The day before she left for Greece, she got her feet wet by running her first half-marathon in her hometown of Manchester, Vermont. Maeder has since run the Vermont City Marathon twice. She finished in 3 hours and 20 minutes last year, fast enough to qualify for the 2018 Boston Marathon. Maeder had hoped to run the Chicago Marathon last fall, but because of a stress fracture in her leg she was forced to put that long-time goal on hold.
“Leading up to the qualifier, I was super excited,” Maeder said. “However, due to the stress fracture, I was unable to run the Chicago Marathon and now I’m super nervous.”
With a year between the last time she ran Vermont City and her upcoming run in Boston, it is getting harder for Maeder to find time to train, especially while juggling classes and the looming worry over another leg injury.
“The support from everyone is what is getting me excited,” Maeder said. “It’s a surreal feeling. I never imagined [qualifying for the Boston Marathon] would happen so soon.”
Seeing loved ones on Boylston gives many runners the emotional boost and adrenaline needed to power through the finish line. Maggie Simonds, a third-year health science major, hopes to run to help someone who can only hear the roar of the crowd.
Simonds applied to run as a sighted guide in the marathon with the Team with a Vision organization, which raises money for the Massachusetts Association for the Blind and Visually Impaired, a statewide network of vision rehabilitation services. Simonds became interested in the organization after serving as a teaching assistant at the Perkins School for the Blind in Watertown, Massachusetts, during her co-op last fall.
“I was looking for something challenging and the job description was something I saw myself doing. I was blown away by the experience. The four kids in my class changed my life,” Simonds said. “I cried in my interview. I met a student unlike I had ever seen before with deformed facial features, yet he was the happiest kid I ever met.”
Simonds comes from a family of runners; her dad and brother both ran track in high school and college. Simonds remembers being inspired by the runners she watched with her dad while growing up in nearby Brimfield, Massachusetts.
Last year, Simonds finished the Vermont City Marathon with Maeder and described it as the hardest thing she’s ever done. When she ran the Cambridge half-marathon last fall, she ran behind someone wearing a shirt in support of Team with a Vision.
“I had heard about them before but looked them up when I got home, and saw that they incorporate two things I’m passionate about,” she said.
On the organization’s website, runners have the choice of running for Team with a Vision, which entails raising around $7,500 to get a bib, or to run as a sighted guide. With Simonds’ experience as a sighted guide for children on co-op, she felt she could also do it for adults on a marathon course.
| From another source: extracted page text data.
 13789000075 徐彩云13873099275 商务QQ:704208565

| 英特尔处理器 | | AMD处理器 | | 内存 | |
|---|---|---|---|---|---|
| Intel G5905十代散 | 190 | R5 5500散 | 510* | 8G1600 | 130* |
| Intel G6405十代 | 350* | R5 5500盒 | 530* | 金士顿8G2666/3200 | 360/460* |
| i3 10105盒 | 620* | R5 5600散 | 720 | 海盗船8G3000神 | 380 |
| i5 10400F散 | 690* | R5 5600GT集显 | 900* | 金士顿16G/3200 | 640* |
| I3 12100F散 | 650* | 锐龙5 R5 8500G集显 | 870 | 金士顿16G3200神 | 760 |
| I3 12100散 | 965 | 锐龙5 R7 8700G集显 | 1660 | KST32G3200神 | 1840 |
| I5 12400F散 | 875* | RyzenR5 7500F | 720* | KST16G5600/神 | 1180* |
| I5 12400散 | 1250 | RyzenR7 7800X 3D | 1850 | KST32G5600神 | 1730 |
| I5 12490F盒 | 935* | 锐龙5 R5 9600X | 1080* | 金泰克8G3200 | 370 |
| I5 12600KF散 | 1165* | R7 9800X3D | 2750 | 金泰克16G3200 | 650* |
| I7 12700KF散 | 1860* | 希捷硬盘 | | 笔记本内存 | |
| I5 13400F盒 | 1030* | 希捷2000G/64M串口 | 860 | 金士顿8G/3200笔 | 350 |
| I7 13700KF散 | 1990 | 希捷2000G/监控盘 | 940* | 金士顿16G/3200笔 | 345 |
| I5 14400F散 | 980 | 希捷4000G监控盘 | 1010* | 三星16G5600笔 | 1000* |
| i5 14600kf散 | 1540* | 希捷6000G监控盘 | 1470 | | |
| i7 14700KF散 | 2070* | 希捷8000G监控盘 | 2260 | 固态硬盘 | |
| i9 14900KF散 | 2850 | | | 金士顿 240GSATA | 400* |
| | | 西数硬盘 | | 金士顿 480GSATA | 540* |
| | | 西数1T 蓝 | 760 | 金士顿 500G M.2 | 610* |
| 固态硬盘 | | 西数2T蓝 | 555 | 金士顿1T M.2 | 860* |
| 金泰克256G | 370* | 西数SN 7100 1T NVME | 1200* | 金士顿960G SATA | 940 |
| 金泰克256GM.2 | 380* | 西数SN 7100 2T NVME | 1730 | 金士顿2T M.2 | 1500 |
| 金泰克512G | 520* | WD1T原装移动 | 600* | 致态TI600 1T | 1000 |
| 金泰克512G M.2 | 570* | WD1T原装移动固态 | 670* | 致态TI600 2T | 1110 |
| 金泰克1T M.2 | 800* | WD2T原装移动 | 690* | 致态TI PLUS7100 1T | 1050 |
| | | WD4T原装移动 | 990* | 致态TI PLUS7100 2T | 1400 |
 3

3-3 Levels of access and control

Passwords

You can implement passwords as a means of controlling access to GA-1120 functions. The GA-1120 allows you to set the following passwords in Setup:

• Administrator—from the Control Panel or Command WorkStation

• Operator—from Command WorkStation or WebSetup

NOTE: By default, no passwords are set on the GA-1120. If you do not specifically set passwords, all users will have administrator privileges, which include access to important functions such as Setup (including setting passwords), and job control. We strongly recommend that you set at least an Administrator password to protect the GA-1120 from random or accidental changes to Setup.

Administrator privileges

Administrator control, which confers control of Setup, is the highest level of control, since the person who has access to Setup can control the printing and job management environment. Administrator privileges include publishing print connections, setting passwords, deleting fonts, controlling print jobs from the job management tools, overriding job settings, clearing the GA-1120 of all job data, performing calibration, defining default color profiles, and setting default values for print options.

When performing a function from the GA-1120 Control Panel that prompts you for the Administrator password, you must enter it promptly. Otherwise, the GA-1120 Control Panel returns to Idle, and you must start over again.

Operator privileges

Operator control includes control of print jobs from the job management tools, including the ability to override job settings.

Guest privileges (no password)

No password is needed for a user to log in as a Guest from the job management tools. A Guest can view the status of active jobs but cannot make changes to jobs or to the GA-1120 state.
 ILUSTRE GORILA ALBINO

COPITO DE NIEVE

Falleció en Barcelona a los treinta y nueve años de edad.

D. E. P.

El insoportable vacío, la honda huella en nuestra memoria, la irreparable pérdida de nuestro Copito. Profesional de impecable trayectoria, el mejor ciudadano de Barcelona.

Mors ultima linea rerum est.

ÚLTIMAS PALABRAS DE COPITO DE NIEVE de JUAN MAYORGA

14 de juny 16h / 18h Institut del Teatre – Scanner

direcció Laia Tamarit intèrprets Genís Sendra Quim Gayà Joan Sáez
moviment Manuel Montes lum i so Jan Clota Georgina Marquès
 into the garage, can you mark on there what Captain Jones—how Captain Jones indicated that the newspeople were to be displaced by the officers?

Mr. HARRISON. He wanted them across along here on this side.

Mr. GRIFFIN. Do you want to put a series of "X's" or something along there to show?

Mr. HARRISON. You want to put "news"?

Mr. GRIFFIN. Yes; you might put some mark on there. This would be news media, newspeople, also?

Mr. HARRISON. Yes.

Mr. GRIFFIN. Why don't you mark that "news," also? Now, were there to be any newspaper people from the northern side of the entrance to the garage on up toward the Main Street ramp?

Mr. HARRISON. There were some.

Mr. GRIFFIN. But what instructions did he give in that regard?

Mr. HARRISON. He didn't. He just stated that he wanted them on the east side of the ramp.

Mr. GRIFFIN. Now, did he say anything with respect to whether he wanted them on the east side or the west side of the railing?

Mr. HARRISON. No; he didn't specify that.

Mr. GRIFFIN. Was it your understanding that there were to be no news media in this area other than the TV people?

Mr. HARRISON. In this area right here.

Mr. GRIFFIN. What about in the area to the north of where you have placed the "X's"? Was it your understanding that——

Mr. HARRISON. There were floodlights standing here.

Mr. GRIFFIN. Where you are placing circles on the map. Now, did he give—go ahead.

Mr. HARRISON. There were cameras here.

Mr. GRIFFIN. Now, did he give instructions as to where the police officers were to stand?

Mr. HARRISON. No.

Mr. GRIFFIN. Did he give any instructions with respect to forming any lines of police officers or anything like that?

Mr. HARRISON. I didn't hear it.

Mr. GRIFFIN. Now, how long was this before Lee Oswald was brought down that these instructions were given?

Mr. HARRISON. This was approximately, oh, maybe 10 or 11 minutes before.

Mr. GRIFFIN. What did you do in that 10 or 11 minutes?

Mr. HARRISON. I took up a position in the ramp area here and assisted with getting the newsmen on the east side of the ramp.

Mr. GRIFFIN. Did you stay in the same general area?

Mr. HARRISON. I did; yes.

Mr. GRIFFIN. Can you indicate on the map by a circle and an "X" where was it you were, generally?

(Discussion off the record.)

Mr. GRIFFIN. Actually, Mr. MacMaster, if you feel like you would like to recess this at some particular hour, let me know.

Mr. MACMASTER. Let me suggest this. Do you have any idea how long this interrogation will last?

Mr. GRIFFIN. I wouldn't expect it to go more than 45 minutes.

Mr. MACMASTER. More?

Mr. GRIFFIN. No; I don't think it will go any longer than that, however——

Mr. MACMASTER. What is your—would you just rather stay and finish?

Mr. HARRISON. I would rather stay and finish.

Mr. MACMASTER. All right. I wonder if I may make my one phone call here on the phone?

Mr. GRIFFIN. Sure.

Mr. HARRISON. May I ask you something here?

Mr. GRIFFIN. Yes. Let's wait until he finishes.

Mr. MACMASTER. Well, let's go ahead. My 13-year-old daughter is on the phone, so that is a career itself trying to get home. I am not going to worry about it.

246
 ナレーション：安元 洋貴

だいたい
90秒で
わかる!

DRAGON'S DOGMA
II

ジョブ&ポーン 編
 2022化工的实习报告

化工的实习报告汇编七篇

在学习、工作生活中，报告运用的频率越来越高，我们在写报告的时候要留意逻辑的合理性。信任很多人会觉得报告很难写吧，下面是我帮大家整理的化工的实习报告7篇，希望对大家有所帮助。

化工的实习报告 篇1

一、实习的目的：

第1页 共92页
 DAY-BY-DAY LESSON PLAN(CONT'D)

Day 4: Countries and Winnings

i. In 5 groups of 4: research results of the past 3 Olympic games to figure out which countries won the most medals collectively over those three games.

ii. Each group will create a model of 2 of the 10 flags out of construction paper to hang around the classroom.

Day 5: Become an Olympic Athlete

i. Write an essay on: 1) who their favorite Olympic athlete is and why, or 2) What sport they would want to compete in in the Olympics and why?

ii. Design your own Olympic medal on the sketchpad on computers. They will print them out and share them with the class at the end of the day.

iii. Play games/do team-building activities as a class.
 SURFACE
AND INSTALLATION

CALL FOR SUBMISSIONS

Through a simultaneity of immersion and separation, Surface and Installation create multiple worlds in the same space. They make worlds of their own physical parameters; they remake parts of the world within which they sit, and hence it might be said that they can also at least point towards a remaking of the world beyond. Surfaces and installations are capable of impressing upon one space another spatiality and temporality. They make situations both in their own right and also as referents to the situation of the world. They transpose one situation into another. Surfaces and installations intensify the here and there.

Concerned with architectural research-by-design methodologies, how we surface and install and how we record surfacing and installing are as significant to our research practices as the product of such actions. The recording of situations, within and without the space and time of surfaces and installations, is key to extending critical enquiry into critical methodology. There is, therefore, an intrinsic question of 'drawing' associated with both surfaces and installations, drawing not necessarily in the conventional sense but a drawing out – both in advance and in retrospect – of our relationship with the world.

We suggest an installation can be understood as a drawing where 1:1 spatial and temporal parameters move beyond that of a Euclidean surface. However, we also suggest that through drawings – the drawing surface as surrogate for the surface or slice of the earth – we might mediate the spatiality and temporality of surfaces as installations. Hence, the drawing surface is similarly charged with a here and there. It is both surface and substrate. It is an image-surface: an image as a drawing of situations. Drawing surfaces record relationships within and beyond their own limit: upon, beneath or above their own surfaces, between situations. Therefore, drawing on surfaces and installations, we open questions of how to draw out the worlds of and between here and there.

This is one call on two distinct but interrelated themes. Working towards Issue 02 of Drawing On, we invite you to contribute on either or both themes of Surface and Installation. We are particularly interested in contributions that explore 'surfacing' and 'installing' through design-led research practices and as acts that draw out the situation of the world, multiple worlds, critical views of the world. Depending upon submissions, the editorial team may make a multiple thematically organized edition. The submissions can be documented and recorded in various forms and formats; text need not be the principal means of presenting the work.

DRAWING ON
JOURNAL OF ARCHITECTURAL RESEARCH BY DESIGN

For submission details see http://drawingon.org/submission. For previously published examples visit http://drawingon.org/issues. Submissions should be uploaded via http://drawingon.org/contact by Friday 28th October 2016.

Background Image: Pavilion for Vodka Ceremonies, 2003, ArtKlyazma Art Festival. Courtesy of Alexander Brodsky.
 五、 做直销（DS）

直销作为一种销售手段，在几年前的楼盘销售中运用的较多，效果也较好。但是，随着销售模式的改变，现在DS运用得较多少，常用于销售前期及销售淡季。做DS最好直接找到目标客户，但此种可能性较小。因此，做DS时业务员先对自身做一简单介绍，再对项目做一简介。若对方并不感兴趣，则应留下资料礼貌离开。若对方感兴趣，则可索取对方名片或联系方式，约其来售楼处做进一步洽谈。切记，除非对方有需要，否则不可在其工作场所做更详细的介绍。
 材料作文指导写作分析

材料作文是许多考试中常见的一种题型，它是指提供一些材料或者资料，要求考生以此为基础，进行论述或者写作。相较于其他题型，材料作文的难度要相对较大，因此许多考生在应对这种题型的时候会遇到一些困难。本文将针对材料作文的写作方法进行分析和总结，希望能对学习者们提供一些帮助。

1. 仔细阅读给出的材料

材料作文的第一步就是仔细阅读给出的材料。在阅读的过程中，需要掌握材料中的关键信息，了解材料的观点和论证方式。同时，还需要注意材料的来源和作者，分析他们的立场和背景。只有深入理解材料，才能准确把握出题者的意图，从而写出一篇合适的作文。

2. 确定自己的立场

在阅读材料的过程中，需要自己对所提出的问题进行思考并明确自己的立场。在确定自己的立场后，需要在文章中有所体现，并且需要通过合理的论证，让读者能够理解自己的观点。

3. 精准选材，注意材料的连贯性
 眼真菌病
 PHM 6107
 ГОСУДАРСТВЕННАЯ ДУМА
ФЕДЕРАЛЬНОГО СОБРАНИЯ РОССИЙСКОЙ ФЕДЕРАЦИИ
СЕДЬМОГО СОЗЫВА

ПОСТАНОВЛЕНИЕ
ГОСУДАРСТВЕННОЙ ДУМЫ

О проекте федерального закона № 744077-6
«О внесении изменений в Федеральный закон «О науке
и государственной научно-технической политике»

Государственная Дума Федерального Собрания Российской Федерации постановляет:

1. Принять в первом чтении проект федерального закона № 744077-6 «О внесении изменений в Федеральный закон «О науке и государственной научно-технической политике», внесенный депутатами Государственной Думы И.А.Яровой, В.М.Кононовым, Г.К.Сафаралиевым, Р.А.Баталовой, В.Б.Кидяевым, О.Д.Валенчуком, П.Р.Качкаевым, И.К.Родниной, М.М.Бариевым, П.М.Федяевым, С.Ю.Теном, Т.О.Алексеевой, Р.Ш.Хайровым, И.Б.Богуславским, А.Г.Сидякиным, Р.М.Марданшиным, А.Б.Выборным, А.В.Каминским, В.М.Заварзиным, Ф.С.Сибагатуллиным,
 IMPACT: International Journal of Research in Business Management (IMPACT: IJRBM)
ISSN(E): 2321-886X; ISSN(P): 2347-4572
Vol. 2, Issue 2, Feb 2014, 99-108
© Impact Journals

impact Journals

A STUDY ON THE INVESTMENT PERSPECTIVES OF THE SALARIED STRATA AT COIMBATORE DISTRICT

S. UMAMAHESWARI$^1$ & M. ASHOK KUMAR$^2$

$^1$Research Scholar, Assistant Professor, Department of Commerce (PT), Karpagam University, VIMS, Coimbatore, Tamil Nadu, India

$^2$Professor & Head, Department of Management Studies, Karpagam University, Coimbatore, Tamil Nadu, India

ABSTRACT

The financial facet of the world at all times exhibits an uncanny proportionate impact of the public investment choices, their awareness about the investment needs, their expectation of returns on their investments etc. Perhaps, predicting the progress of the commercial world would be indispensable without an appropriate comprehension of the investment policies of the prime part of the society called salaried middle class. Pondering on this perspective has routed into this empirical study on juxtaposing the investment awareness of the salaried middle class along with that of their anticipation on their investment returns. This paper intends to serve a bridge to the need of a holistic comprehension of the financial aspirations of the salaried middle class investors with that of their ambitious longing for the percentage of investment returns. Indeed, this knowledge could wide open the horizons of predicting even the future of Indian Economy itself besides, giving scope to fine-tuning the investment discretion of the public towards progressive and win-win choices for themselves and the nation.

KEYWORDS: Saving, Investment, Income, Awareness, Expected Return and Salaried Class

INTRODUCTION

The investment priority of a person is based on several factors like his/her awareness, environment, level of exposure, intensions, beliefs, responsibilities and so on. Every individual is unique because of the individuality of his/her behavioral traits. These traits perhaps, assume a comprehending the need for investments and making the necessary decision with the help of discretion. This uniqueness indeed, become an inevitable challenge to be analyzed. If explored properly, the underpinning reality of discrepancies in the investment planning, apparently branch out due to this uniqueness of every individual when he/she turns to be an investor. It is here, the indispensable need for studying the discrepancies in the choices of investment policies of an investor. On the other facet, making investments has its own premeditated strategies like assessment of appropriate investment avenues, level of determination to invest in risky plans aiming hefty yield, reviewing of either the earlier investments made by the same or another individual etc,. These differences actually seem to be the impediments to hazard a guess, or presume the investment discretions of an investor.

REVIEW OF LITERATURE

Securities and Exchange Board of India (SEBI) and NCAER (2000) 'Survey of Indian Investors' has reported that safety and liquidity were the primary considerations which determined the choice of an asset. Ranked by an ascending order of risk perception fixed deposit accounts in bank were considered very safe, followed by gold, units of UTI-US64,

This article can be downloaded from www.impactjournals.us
On the application, Simonds had to include her pace, a pace she is comfortable being paired with and how much of the marathon she is willing to run. A huge part of the application included personality compatibility and situational questions.
“It wasn’t what I was expecting [to be asked] but I completely understand that you need be able to build trust with the person you’re guiding and have things to be able to talk about,” Simonds explained.
Simonds will not be notified if she has been matched as a guide until up to two weeks prior to the marathon. She disclosed that her training regimen is not as structured as some of her peers, and that she is just running to run.
“Either way I’m happy. I’d rather be paired with someone that is a perfect match,” Simonds said. “I’m just as happy making a huge poster and supporting Olivia [Maeder] and all the other runners. If I don’t do it this year, next year for sure.”